Hello folks,
It wasn't long ago we heard that the Naxos folks were working on a process that started with an attrition grind of the sample. The end result was a comminuted (ground) sample that attained a particle size that met the standards of 1000 Mesh Tyler. It was a thread discussion that was kind of amusing as no one that added to the post, even those knowledgeable folks, knew how to prove if Dr. Johnson was right or wrong. Besides, what difference did it make if his process worked? Well, the fun is over and now I feel I should correct or further explain grinds.
In early mineralogy a person learns that there are minerals that are metals, crystals or amorphous (without structure). Shapes identify the crystals. The shapes are caused by lattice structures. Almost all, if not all, minerals can be positively identified by the lattice structures. Some are so close to another minerals structure, an x-ray spectrographic analysis is necessary to do the job if color and hardness tests are not enough for final classification. The bulk of the earth is probably composed of crystalline minerals with definite structure. Clays are generally amorphous. These also are quite common. The igneous rocks and volcanic ash falls are largely crystalline. Granite is almost entirely composed of crystals of feldspar and quartz. If you melt these minerals and cool them relatively slow, but not as slow as an igneous rock might cool, the results are glasses. Glasses are liquids by some definitions. Eventually glass will re-crystallize. When a magma cools it separates into individual crystalline species along the lines iron rich crystals first, potassium and other feldspars second and quartz last. The crystals thus formed are relatively pure. Other contaminants are generally along side the individual mineral crystals acting as divider zones. As crystals, these minerals generally weather into different materials. The quartz becomes sand. If the sand contains some fresh feldspar we call it arkosic. In weathering the crystals are even more pure as individual species. The feldspar that becomes weathered or altered turns to clay. Clays are frequently trashy mineral mixtures. The crystals that have impurities in their lattices as inclusions decompose along those lattice lines first.

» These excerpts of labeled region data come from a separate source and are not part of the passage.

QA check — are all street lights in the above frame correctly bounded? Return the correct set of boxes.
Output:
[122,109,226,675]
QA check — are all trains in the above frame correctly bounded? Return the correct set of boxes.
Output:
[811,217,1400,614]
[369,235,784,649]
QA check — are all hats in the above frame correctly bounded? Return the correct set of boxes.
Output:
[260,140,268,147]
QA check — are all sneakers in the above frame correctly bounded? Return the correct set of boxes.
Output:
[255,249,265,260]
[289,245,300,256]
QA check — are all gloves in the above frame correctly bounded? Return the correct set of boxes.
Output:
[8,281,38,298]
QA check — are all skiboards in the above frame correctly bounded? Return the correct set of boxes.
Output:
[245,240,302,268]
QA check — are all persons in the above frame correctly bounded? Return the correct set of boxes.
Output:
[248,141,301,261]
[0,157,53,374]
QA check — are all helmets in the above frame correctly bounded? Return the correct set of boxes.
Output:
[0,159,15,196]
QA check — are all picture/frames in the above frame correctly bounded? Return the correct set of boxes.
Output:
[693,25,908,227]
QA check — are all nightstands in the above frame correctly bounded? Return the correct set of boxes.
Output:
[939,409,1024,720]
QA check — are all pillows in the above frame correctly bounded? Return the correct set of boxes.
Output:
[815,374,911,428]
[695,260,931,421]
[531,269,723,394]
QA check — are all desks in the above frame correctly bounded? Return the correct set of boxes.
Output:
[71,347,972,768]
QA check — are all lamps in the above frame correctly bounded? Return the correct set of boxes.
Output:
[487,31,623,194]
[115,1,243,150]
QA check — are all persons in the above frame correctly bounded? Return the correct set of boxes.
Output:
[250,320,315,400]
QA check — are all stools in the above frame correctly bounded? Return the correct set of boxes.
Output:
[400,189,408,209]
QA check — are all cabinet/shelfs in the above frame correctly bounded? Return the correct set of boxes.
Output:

So, here is the key to breaking up particles. First grind to a minus-50 Mesh Tyler sized particles. That is a screen size where there are 50 separations per inch using a wire mesh. Now if you could grind the sample so only the crystal weaknesses can be the fractured planes, the results would be particles that are defined by cleavages rather than size. By breaking particles into fractions by those parameters, the contained inclusions of precious and trash metals will be open to exposure for processing. The larger particles that are very pure crystals will be left alone. If a particle is shot at a hard surface, the impact compression followed by decompression does just exactly that to some degree. Another method I am aware of allows a miller to re-grind using the low cost standard ball mill to attain a grind by particle quality much more efficiently for such minerals as quartz, feldspar, zeolite cages, mafic minerals and zircon. A few crystals such as diamonds are not effected by this grind technique. Also, most of the minerals mentioned that are very pure (barren) and without lattice inclusions are also unaffected. The results are that only the impure lattices are destroyed. I believe that when this occurs the metals and clusters are liberated. Certainly some of the particles that result are particles of 1000 Mesh Tyler and below and going down to who knows what "ity bity" particle size. The remainder is mostly left unaffected and at particle sizes up to the original 50 Mesh Tyler. The cost is more expensive than traditional grinding, but inexpensive when you consider the job that is being done. I believe this low cost comminution method can be done at 10,000 and even 50,000 tons per day. In defense of Johnson & Lett, let me say that the grind that they are doing just might be getting the job done that has to be done. Johnson has been working DDs a long time. He is a pioneer. I have read some of his reports in the past. I have not known him to produce seriously flawed conclusions.
mike |